Excerpts from a spatial dataset
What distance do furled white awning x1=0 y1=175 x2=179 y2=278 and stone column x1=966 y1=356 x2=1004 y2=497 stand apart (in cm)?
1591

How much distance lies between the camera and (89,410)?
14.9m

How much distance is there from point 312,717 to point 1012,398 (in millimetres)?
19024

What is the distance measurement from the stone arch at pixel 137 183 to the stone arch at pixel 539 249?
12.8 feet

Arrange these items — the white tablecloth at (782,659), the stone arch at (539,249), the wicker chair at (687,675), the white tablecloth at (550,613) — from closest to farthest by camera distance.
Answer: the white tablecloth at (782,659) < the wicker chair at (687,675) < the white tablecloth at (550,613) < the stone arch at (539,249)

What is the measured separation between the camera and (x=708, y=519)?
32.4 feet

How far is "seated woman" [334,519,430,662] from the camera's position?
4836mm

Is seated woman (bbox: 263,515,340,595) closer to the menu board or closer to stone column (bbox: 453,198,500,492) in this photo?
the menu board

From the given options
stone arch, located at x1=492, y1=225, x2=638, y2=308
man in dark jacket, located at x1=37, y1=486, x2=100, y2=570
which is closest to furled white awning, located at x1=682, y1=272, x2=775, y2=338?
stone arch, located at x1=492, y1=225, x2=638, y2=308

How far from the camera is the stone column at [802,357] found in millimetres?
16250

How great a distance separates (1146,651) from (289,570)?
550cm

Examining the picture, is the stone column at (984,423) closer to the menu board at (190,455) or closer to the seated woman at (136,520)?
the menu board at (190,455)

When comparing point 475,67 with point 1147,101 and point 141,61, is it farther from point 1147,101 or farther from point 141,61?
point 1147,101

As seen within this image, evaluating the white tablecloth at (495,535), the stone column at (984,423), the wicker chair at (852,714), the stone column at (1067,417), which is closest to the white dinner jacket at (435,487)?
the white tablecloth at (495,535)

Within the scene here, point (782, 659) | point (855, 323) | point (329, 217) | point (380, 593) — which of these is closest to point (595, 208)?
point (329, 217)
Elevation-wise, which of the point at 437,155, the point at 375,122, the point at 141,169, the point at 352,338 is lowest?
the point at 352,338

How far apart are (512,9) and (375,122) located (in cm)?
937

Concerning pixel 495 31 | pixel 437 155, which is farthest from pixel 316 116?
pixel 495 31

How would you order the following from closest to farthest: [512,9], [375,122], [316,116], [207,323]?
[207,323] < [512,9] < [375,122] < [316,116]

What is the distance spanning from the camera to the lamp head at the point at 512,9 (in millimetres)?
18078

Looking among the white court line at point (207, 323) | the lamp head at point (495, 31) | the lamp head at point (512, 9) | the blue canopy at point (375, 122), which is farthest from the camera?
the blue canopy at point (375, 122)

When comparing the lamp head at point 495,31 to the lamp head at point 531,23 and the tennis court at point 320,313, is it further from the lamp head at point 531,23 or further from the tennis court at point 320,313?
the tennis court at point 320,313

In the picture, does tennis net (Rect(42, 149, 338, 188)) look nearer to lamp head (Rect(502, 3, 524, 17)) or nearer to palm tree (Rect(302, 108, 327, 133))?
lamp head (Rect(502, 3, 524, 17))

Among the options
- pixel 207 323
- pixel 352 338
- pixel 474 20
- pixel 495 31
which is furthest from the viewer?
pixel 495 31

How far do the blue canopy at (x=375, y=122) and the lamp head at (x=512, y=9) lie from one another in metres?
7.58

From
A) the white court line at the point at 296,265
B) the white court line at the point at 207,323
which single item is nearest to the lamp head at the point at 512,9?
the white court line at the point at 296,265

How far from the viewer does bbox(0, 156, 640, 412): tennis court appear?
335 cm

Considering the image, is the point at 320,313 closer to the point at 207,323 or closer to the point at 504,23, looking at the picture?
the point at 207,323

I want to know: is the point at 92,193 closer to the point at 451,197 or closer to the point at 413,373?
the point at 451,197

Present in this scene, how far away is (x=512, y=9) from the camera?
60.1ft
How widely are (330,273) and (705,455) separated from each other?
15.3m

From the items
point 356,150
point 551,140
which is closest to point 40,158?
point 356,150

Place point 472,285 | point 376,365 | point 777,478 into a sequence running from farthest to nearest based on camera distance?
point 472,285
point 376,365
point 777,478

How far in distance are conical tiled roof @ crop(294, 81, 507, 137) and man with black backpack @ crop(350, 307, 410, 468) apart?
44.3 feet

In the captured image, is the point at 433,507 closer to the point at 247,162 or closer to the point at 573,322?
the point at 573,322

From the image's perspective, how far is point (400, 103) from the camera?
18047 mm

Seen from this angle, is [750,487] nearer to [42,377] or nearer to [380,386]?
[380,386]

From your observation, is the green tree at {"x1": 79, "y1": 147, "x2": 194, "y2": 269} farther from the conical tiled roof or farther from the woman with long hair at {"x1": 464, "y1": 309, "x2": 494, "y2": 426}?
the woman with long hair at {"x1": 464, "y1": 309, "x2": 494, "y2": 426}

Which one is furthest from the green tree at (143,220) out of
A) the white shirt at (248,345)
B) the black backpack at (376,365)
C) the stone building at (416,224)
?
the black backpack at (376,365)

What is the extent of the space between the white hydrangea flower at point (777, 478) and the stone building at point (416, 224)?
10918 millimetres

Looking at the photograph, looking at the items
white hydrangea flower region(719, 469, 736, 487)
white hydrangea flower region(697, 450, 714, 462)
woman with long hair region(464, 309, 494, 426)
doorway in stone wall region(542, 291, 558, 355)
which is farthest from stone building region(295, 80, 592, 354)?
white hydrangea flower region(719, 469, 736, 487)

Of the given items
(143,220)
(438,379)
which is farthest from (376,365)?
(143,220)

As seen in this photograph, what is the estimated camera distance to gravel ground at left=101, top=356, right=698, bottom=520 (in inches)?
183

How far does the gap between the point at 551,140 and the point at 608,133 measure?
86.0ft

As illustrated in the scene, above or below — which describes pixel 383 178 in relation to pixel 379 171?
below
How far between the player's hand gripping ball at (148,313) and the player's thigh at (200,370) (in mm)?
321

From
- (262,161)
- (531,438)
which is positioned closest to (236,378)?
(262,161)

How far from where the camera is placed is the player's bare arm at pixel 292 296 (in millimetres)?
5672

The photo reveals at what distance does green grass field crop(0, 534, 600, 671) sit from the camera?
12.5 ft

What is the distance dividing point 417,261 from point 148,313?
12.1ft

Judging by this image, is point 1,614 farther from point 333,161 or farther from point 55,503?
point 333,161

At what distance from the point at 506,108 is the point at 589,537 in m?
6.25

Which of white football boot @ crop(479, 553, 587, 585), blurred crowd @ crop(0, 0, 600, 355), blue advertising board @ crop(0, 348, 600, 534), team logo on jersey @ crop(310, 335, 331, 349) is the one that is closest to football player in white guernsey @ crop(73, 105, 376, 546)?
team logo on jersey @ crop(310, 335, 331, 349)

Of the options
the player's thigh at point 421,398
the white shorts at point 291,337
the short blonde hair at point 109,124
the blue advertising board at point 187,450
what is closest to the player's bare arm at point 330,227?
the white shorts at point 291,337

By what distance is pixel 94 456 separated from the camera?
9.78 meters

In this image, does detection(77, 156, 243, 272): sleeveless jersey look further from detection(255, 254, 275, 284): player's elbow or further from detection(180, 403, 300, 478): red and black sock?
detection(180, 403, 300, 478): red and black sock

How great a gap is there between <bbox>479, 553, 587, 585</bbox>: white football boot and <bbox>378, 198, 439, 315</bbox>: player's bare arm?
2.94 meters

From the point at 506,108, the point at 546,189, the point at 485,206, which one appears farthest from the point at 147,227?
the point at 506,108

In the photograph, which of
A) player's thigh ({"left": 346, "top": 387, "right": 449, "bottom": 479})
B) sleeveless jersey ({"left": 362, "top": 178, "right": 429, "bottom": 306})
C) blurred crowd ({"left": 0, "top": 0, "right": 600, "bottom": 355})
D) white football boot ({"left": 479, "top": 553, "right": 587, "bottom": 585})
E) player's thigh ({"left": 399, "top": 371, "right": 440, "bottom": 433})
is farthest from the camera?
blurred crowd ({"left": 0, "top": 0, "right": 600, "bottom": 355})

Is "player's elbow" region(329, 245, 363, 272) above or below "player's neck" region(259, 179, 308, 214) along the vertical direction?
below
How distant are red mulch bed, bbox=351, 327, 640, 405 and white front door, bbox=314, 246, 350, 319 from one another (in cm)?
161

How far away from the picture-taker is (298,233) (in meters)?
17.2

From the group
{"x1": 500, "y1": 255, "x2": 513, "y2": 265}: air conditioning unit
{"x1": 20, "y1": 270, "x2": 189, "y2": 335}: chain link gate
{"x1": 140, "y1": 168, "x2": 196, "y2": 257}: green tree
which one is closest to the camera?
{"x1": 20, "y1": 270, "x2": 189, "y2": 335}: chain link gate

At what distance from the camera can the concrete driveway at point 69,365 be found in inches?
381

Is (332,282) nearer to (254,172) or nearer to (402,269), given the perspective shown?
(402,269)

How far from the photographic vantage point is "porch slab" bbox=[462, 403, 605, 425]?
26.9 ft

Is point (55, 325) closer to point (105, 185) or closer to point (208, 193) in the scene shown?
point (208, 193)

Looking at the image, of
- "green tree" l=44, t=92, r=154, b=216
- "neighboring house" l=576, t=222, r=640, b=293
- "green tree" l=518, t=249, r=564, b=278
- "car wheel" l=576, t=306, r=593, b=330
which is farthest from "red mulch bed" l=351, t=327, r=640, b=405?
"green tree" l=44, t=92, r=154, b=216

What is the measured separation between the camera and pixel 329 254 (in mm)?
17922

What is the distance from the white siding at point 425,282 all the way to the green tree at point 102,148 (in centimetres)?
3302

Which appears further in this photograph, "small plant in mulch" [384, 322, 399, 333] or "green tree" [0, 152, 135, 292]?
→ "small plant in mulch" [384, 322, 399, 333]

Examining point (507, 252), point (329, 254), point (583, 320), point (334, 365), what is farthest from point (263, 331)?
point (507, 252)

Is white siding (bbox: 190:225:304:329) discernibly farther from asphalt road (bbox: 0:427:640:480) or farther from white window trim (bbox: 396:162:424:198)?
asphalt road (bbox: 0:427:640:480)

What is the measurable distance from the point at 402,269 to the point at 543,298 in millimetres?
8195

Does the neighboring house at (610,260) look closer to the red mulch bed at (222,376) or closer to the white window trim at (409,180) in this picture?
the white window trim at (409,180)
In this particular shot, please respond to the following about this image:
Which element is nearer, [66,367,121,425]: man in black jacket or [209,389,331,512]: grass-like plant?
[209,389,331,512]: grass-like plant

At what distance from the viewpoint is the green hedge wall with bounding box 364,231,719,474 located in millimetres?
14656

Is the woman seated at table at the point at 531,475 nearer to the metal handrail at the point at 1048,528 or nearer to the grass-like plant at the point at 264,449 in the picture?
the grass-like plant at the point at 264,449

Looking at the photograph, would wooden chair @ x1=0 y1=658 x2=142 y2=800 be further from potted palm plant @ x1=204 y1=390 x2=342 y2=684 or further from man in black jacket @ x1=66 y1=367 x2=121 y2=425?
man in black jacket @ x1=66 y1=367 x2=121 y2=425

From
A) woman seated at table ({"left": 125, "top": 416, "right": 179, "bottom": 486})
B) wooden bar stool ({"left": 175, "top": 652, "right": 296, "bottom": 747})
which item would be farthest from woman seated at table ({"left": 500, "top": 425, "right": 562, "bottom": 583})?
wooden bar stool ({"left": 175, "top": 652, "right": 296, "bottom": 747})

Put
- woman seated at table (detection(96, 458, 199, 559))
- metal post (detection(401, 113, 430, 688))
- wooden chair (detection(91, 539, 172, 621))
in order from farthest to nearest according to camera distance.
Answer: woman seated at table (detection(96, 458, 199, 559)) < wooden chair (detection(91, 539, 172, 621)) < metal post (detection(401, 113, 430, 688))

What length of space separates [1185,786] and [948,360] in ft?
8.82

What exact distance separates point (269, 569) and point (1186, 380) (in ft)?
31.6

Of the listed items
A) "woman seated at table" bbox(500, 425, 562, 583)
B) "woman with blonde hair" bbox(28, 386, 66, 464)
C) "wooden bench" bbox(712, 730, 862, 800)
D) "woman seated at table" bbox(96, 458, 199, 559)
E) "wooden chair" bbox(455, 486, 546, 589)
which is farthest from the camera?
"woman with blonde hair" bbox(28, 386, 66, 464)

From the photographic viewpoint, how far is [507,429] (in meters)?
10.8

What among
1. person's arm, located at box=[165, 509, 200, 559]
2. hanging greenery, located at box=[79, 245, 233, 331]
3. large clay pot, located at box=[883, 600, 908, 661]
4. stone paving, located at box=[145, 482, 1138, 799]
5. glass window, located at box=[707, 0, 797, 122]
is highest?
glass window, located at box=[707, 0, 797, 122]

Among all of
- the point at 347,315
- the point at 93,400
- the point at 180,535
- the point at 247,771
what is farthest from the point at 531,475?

▸ OBJECTIVE
Give again, word for word, every line from the one holding "What length of" to the end of the data.

▸ RESPONSE TO THE TASK
What length of space separates [1185,786] and [948,360] in ft?
8.82

What exact distance separates point (269, 569) and point (1186, 380) (in ft)?
31.6

Of the listed items
A) "woman seated at table" bbox(500, 425, 562, 583)
B) "woman with blonde hair" bbox(28, 386, 66, 464)
C) "wooden bench" bbox(712, 730, 862, 800)
D) "woman seated at table" bbox(96, 458, 199, 559)
E) "wooden chair" bbox(455, 486, 546, 589)
which is farthest from the camera?
"woman with blonde hair" bbox(28, 386, 66, 464)

From the photographic viewpoint, how far is [507,429] (in meters)?
10.8

What among
1. person's arm, located at box=[165, 509, 200, 559]
2. hanging greenery, located at box=[79, 245, 233, 331]
3. large clay pot, located at box=[883, 600, 908, 661]
4. stone paving, located at box=[145, 482, 1138, 799]
5. glass window, located at box=[707, 0, 797, 122]
is highest?
glass window, located at box=[707, 0, 797, 122]

Among all of
- the point at 347,315
- the point at 93,400
- the point at 180,535
- the point at 247,771
what is farthest from the point at 531,475?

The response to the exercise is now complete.